Carey Ellis, 21, shows me a series of photographs she's taken of street graffiti, pinned to a board above her desk; she plans to turn these into fabric designs. She voices the warning – shared by many of the student protesters, some of whom picketed the Turner prize-giving last year – that a hike in tuition fees, whether to the £6,000 recommended by the government, or the maximum of £9,000, could put many students off going to university. (Chelsea, like other art schools, has not yet announced its fees for 2012-13, but a spokeswoman tells me that they are expecting to charge "in excess of £6,000".)
"If the fees go up," Ellis says, "it's going to stop a ridiculous number of people from coming. It's already affecting my own decisions about the future. I want to do an MA. I'd rather get more experience in the industry first, but if I delay going by a year, the fees will have gone up, and I won't be able to afford it."
In an adjacent building, a group of third-year graphic design students are hunched over their laptops, working on short films based around the Sky Arts logo, which they're planning to pitch to the channel. Craig Sharp, 21, shows me his film, in which the camera pans across a dense web of trees until settling on brass letters that spell the word "arts", embedded among glossy leaves.
"My parents discouraged me from going to art school," he tells me. "I pay for everything – fees, rent, food – with loans and grants, and the money I've earned doing freelance graphic design. If the fees had been as much [as £9,000], I would never have been able to come."
At the Sotheby's protest, I meet Deborah, an 18-year-old foundation-year student at Camberwell College of Arts. "I really think that if the fees were kicking in during 2011 and 2012, I would be on a different life path," she says. "My family are African, and they really disapprove of the idea of me getting into debt. I think if I went to them and said, 'This course is going to cost me £9,000 a year,' they would laugh."
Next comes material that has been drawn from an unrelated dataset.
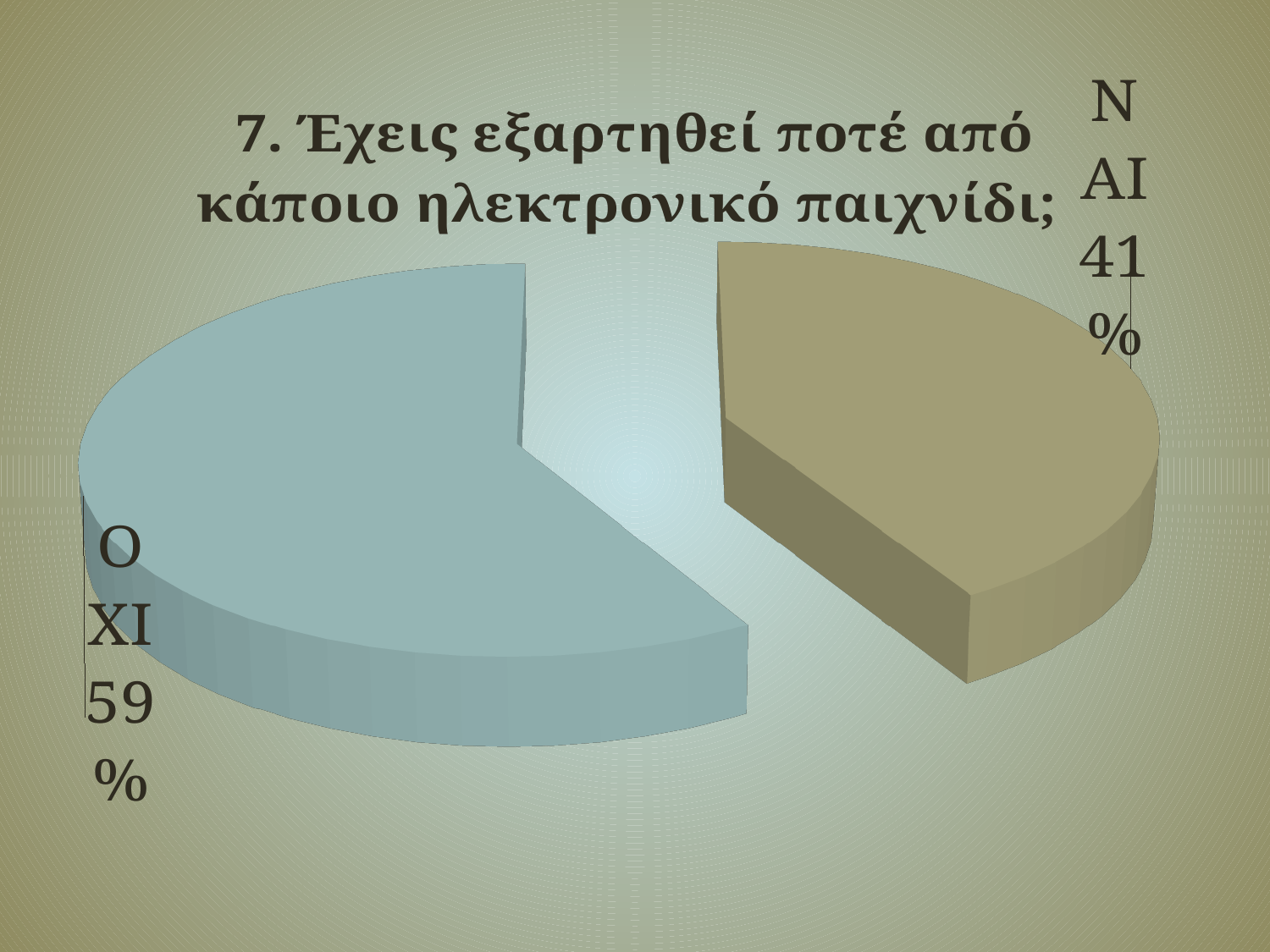
How many slices does the pie chart have? 2 What kind of chart is shown on the slide? pie chart What is the title of the chart? 7. Έχεις εξαρτηθεί ποτέ από κάποιο ηλεκτρονικό παιχνίδι; What is the difference in percentage points between ΟΧΙ and ΝΑΙ? 18 What colour is the ΟΧΙ slice? light blue What percentage is shown for ΟΧΙ? 59% Which is larger, ΝΑΙ or ΟΧΙ? ΟΧΙ What share of the pie does the ΝΑΙ slice represent? 41% What percentage is shown for ΝΑΙ? 41% Which slice is the largest? ΟΧΙ Which slice is the smallest? ΝΑΙ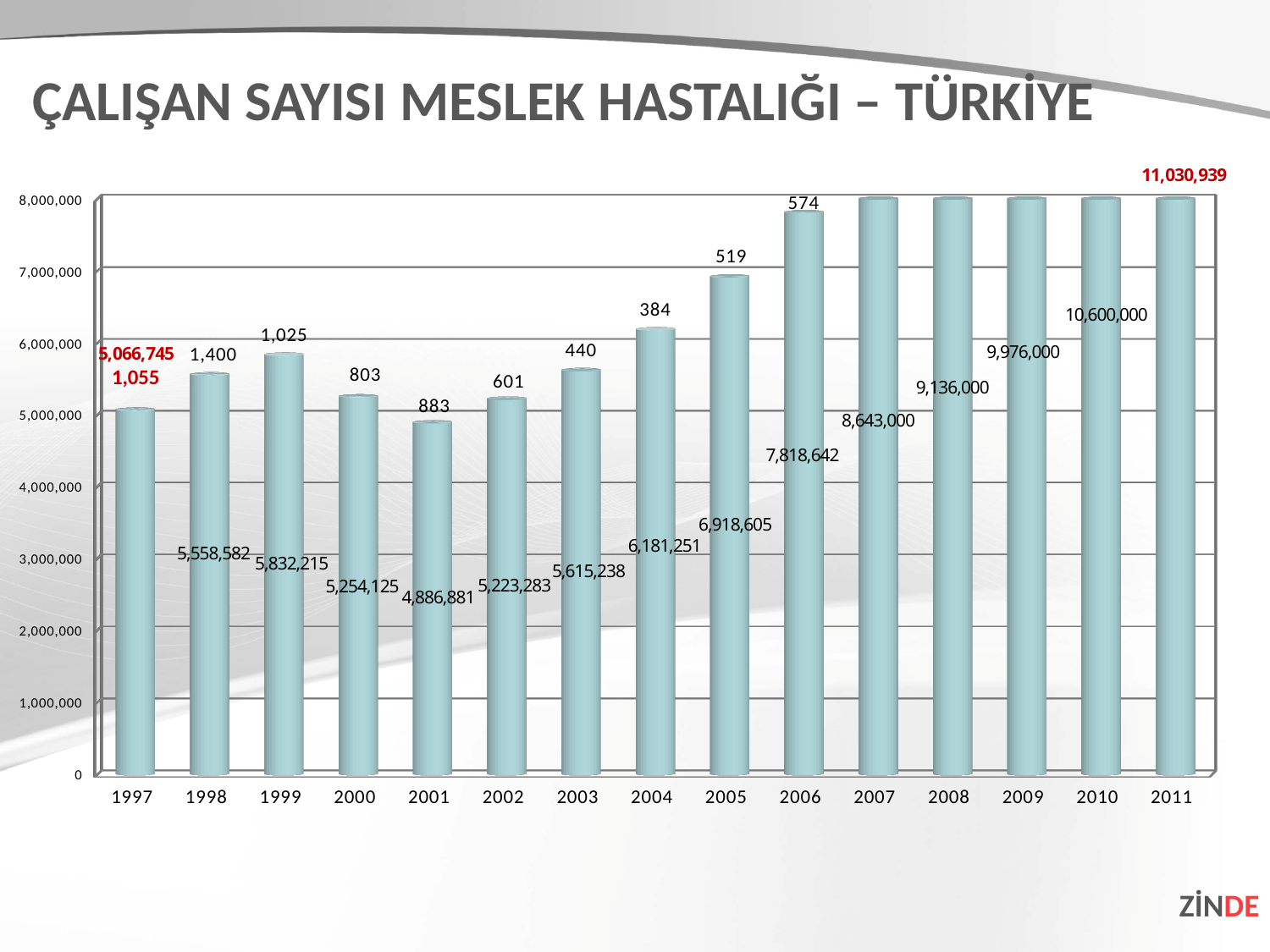
What is the worker count (çalışan sayısı) label shown for 2011? 11,030,939 What kind of chart is shown on the slide? bar chart How many years are shown on the x axis of the chart? 15 Which year has the highest occupational disease count shown? 1998 Which year has the lowest worker count label? 2001 What is the occupational disease count shown above the 2004 bar? 384 What is the worker count label shown for 2001? 4,886,881 Is the bar for 2005 greater or less than 6,000,000? greater What is the difference between the worker count labels for 1998 and 1997? 491,837 What is the occupational disease (meslek hastalığı) count shown above the 1998 bar? 1,400 Which year has the highest worker count label? 2011 Which is larger, the worker count for 2003 or for 2002? 2003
The government recognises the possibility that less well-off students could be put off applying to university, and has a number of measures planned to address this – from maintenance grants and bursaries, to university-run schemes working with state schools in deprived areas. As under the current system, students won't have to pay fees upfront, but can take out loans which they will then begin to replay once they're earning more than £21,000 (admittedly, a wage which is a remote possibility for most artists). But in art schools, the issue is particuarly pertinent. Unlike mainstream academic institutions, they have always drawn in a high number of students from working-class backgrounds – from John Lennon to David Hockney. Of the undergraduates currently at the University of the Arts London, for instance, 92% are from state schools who can ill afford the estimated £36,000 of debt resulting from a three-year course.
So what will happen if poorer students are unable to afford to go to art school? Could a body of art students drawn predominantly from wealthy backgrounds actually lead to a change in the nature of the art we see produced? "The possible effect," says David Burrows, an artist and lecturer in fine art at the Slade, "is that the sort of art we will see being made will be narrower, a lot less interesting, and a lot less vital and relevant to people."
Bob and Roberta Smith takes this idea even further. "What you'll get," he tells me firmly, "is art made by the very wealthy for the very wealthy, becoming more and more disconnected from real culture. The question is, do we want a culture comprised solely of wealthy artists? Or do we want to see artists coming through like Emin and Hirst, who have an axe to grind? Isn't their art much more interesting than what's produced by the privileged few?"